Aim = Repeat each line exactly as it is written.
== Dataset excerpts ==
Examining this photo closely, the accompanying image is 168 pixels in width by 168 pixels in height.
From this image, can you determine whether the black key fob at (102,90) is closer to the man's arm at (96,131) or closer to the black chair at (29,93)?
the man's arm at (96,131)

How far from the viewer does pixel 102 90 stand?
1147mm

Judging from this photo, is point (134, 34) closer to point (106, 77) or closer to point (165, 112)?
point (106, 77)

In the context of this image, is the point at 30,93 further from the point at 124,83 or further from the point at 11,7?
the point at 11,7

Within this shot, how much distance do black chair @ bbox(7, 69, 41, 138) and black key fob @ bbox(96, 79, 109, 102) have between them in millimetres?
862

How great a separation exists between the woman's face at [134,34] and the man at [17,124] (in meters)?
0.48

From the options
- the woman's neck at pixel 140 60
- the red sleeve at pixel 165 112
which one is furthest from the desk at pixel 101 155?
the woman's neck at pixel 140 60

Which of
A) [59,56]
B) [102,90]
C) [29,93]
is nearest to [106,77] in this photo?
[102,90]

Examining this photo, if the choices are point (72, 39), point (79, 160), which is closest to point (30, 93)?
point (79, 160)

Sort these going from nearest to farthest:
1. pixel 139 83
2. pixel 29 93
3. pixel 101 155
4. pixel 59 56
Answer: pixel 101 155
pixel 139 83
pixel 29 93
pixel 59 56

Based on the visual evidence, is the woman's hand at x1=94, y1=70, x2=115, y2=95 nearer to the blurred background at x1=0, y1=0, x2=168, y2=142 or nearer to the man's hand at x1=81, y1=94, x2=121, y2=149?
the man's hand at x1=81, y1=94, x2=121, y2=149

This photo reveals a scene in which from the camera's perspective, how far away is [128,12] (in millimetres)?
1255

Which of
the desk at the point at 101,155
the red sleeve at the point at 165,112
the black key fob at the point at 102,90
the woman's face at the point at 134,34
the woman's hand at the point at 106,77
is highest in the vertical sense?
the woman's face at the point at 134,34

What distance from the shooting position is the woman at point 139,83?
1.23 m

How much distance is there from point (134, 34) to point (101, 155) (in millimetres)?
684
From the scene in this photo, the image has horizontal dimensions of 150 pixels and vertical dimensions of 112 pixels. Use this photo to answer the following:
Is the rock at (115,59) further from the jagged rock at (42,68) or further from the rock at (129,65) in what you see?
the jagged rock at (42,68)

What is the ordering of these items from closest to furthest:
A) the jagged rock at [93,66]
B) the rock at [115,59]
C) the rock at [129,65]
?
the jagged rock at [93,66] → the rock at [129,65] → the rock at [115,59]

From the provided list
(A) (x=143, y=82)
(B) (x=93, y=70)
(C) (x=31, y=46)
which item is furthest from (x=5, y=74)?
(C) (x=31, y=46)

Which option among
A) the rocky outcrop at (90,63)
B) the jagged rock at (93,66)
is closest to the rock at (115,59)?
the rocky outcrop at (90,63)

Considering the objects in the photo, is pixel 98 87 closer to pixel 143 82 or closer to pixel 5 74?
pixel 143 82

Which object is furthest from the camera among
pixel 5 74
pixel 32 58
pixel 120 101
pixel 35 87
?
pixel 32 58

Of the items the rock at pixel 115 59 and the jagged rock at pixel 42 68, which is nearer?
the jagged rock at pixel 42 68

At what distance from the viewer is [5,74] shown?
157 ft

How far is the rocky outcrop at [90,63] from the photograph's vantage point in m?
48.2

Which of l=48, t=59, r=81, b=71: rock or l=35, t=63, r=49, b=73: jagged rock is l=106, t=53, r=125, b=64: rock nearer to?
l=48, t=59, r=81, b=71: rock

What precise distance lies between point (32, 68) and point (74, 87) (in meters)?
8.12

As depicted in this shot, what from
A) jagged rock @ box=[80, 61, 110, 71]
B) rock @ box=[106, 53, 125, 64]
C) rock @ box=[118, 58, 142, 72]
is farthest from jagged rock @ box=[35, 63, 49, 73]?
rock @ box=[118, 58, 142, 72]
===
Answer to this task =
Examining this photo closely, the accompanying image is 168 pixels in width by 168 pixels in height.
From this image, can you determine whether the black key fob at (102,90) is closer to the man's arm at (96,131) or closer to the black chair at (29,93)?
the man's arm at (96,131)

How far from the viewer does pixel 102 90 stand?
1147mm

Judging from this photo, is point (134, 34) closer to point (106, 77) or closer to point (165, 112)?
point (106, 77)

In the context of this image, is the point at 30,93 further from the point at 124,83 or further from the point at 11,7?
the point at 11,7

Within this shot, how much distance do black chair @ bbox(7, 69, 41, 138) and black key fob @ bbox(96, 79, 109, 102) have between them in millimetres?
862

How great a separation exists between the woman's face at [134,34] and the man at [17,124] (in meters)?
0.48

From the options
- the woman's neck at pixel 140 60
- the red sleeve at pixel 165 112
which one is furthest from the desk at pixel 101 155?
the woman's neck at pixel 140 60

Which of
A) [59,56]
B) [102,90]
C) [29,93]
is nearest to [106,77] in this photo?
[102,90]

Examining this photo, if the choices are point (72, 39), point (79, 160), which is closest to point (30, 93)?
point (79, 160)

Sort these going from nearest to farthest:
1. pixel 139 83
2. pixel 29 93
3. pixel 101 155
4. pixel 59 56
Answer: pixel 101 155
pixel 139 83
pixel 29 93
pixel 59 56

Based on the visual evidence, is the woman's hand at x1=94, y1=70, x2=115, y2=95 nearer to the blurred background at x1=0, y1=0, x2=168, y2=142 or nearer to the man's hand at x1=81, y1=94, x2=121, y2=149?
the man's hand at x1=81, y1=94, x2=121, y2=149

This photo reveals a scene in which from the camera's perspective, how far away is [128,12] (in millimetres)?
1255

Which of
the desk at the point at 101,155
the red sleeve at the point at 165,112
the black key fob at the point at 102,90
the woman's face at the point at 134,34
the woman's hand at the point at 106,77
is highest in the vertical sense?
the woman's face at the point at 134,34

What distance from the shooting position is the woman at point 139,83?
1.23 m

How much distance is there from point (134, 34) to point (101, 155) (in millimetres)?
684
From the scene in this photo, the image has horizontal dimensions of 150 pixels and vertical dimensions of 112 pixels. Use this photo to answer the following:
Is the rock at (115,59) further from the jagged rock at (42,68) or further from the rock at (129,65) in what you see?
the jagged rock at (42,68)

What is the ordering of these items from closest to furthest:
A) the jagged rock at [93,66]
B) the rock at [115,59]
C) the rock at [129,65]
?
the jagged rock at [93,66] → the rock at [129,65] → the rock at [115,59]

From the provided list
(A) (x=143, y=82)
(B) (x=93, y=70)
(C) (x=31, y=46)
which item is furthest from (x=5, y=74)?
(C) (x=31, y=46)

Which option among
A) the rocky outcrop at (90,63)
B) the jagged rock at (93,66)
is closest to the rock at (115,59)?
the rocky outcrop at (90,63)

Considering the objects in the photo, is pixel 98 87 closer to pixel 143 82 or closer to pixel 5 74?
pixel 143 82

Which object is furthest from the camera among
pixel 5 74
pixel 32 58
pixel 120 101
pixel 35 87
?
pixel 32 58

Of the items the rock at pixel 115 59 and the jagged rock at pixel 42 68, which is nearer?
the jagged rock at pixel 42 68

At what distance from the viewer is [5,74] shown?
157 ft

How far is the rocky outcrop at [90,63] from the photograph's vantage point in m?
48.2

Which of l=48, t=59, r=81, b=71: rock or l=35, t=63, r=49, b=73: jagged rock is l=106, t=53, r=125, b=64: rock nearer to?
l=48, t=59, r=81, b=71: rock

What precise distance lies between point (32, 68) and point (74, 87) (in meters)?
8.12

As depicted in this shot, what from
A) jagged rock @ box=[80, 61, 110, 71]
B) rock @ box=[106, 53, 125, 64]
C) rock @ box=[118, 58, 142, 72]
is farthest from jagged rock @ box=[35, 63, 49, 73]?
rock @ box=[118, 58, 142, 72]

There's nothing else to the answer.